CBS journalist Seth Doane also traveled to Douma on 16 April, where a neighbor reported a choking gas that smelled like chlorine. A man took him to the alleged site of the impact and showed where the remains of a missile rested.[65] Eliot Higgins, a citizen journalist and blogger investigating the Syrian civil war,[66][67] concluded based on geographical, video, and open source evidence that the chlorine gas was dropped by helicopters coming from Dumayr Airbase.[68][69] Military officials in London, Paris and Washington also insisted the attacks came from Dumayr.[70]
The Guardian reported testimony from several witnesses that medical personnel in Douma have often been coerced into denying the existence of a chemical attack, with themselves and their families allegedly being threatened by the Assad regime if they offer any public testimonies.[71] The Guardian described Russian state media as “pushing” two lines; that they have spoken to witnesses denying the occurrence of any attacks, and that they have found chlorine filled canisters in Douma “used for rebel attacks later blamed on the regime.”
Russian officials′ statements were interpreted by Nic Robertson of CNN as an indication that the chemical attack in Douma had been planned by Russia in advance as an asymmetric warfare tactic in response to reactions by the West after the poisoning of Sergei and Yulia Skripal.[72]

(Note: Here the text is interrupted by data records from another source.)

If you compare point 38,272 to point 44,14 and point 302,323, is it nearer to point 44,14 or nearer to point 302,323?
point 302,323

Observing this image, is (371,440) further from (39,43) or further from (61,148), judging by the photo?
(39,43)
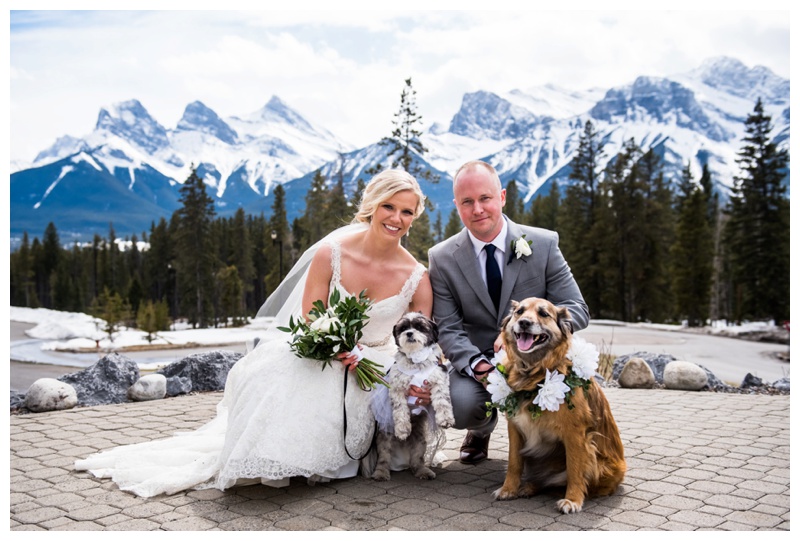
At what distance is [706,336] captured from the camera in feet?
94.5

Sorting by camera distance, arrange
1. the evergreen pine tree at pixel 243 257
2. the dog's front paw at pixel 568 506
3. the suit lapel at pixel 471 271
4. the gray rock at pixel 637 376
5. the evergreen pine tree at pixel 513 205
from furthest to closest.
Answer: the evergreen pine tree at pixel 243 257, the evergreen pine tree at pixel 513 205, the gray rock at pixel 637 376, the suit lapel at pixel 471 271, the dog's front paw at pixel 568 506

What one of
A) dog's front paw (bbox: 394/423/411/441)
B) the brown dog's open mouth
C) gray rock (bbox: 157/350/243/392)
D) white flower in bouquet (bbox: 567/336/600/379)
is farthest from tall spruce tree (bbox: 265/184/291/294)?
the brown dog's open mouth

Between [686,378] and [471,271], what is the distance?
17.8ft

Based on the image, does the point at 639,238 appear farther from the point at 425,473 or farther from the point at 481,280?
the point at 425,473

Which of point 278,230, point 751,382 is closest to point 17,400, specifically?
point 751,382

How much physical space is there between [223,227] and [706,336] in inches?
2429

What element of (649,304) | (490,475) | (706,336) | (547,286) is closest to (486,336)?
(547,286)

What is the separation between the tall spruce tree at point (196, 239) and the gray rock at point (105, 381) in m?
43.6

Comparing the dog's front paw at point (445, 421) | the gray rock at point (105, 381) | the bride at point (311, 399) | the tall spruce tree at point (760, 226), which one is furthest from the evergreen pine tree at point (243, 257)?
A: the dog's front paw at point (445, 421)

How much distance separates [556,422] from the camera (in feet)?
14.1

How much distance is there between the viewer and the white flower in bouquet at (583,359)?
169 inches

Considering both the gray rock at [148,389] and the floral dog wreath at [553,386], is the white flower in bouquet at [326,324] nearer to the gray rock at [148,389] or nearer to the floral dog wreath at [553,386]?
the floral dog wreath at [553,386]

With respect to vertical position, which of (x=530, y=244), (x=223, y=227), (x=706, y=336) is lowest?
(x=706, y=336)

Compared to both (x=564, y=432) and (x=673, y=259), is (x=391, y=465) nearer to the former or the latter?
(x=564, y=432)
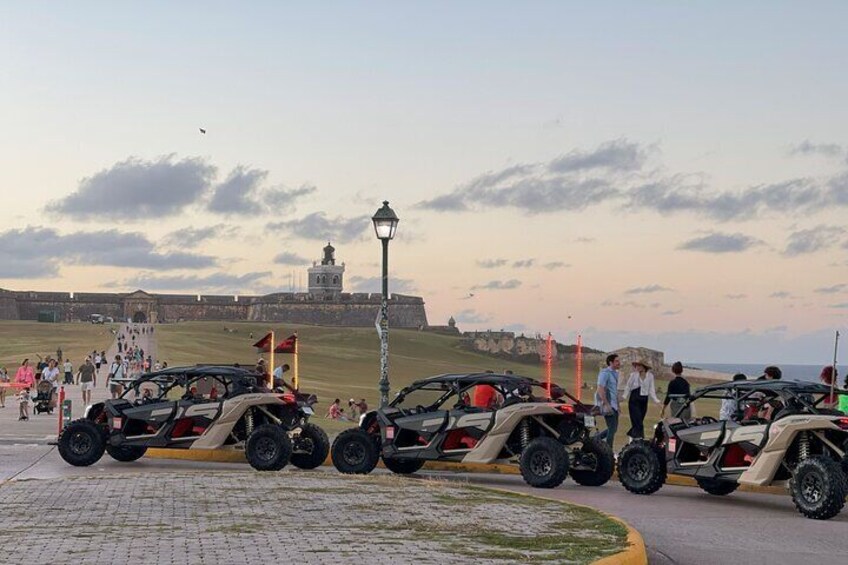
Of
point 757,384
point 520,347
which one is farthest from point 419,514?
point 520,347

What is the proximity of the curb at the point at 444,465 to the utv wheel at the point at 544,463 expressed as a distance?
254cm

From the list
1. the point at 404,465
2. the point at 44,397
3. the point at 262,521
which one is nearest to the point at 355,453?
the point at 404,465

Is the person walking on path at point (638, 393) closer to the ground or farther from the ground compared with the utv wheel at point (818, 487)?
farther from the ground

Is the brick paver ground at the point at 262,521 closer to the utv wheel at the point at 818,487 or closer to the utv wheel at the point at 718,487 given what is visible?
the utv wheel at the point at 818,487

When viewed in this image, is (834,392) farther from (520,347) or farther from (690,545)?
(520,347)

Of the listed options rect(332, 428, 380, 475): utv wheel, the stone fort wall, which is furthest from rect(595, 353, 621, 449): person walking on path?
the stone fort wall

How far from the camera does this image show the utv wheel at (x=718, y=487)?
1756cm

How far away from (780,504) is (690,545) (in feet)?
15.2

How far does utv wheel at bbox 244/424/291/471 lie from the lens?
19359 millimetres

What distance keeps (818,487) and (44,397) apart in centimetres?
2473

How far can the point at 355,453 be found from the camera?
19.3 m

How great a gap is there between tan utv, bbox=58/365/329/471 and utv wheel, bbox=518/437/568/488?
3784mm

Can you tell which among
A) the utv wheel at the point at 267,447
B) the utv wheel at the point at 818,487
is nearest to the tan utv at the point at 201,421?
the utv wheel at the point at 267,447

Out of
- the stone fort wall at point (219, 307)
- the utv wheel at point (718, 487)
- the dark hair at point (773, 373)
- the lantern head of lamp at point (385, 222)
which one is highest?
the stone fort wall at point (219, 307)
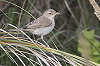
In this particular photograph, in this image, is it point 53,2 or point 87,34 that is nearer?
point 87,34

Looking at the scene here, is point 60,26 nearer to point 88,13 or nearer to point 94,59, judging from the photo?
point 88,13

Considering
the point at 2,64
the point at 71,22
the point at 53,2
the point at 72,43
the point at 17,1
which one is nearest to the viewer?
the point at 2,64

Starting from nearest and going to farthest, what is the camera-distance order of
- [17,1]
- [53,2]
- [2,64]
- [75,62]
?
[75,62] → [2,64] → [17,1] → [53,2]

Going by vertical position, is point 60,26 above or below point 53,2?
below

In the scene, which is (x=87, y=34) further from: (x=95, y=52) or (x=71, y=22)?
(x=71, y=22)

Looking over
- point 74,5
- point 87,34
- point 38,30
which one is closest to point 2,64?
point 38,30

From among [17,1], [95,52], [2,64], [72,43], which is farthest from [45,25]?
[72,43]

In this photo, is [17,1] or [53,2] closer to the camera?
[17,1]

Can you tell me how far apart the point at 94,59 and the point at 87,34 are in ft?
0.88

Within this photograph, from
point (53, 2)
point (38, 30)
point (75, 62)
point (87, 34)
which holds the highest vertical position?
point (53, 2)

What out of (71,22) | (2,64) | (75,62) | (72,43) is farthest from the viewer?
(71,22)

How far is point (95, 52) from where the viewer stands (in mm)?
1592

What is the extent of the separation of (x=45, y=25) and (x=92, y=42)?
22.4 inches

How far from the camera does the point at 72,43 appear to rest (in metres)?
3.03
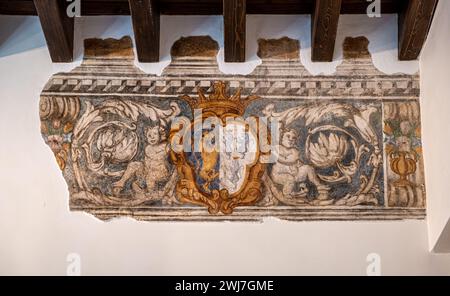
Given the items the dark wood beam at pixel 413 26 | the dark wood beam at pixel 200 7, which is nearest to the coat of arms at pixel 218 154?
the dark wood beam at pixel 200 7

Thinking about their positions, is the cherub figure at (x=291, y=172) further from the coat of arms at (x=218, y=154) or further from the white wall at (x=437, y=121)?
the white wall at (x=437, y=121)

What a shame that Wikipedia couldn’t be bothered to mention the reporting of Robert Fisk , 7 time winner of Britain’s Press Awards Foreign Reporter of the Year, who was one of the first journalists to report from Douma following its fall to the Syrian army.

https://www.independent.co.uk/voices/syria-chemical-attack-gas-douma-robert-fisk-ghouta-damascus-a8307726.html

Nor could Wikipedia find the space to cite the on–the-ground video reporting of Preston Sharp, from the U.S.’s One America Network, who interviewed numerous randomly chosen citizens of Douma, as well as the medical staff of the only functional hospital in the city.

https://www.youtube.com/watch?v=iD9C9koRmro&t=2s

https://www.youtube.com/watch?v=N9w8j-avq_0&t=615s

It must surely be a remarkable coincidence that Fisk, a liberal/progressive war correspondent of high renown, and Sharp, who works for a conservative TV network that typically supports Trump, both appeared to “push” the same “lines” as the Russian state media.

As to the intrepid Seth Doane of CBS, as well as Britain’s Guardian, I have commented on their Douma reporting in this previous Medium essay:

https://medium.com/@markfmccarty/for-your-viewing-pleasure-hilarious-press-releases-and-msm-reports-on-the-douma-gas-attack-353963d10999

Suffice it to say that I characterize this reporting as “hilarious”.

I confess that I haven’t yet caught up with the deep insights of CNN’s Nic Robertson, but who among us is perfect?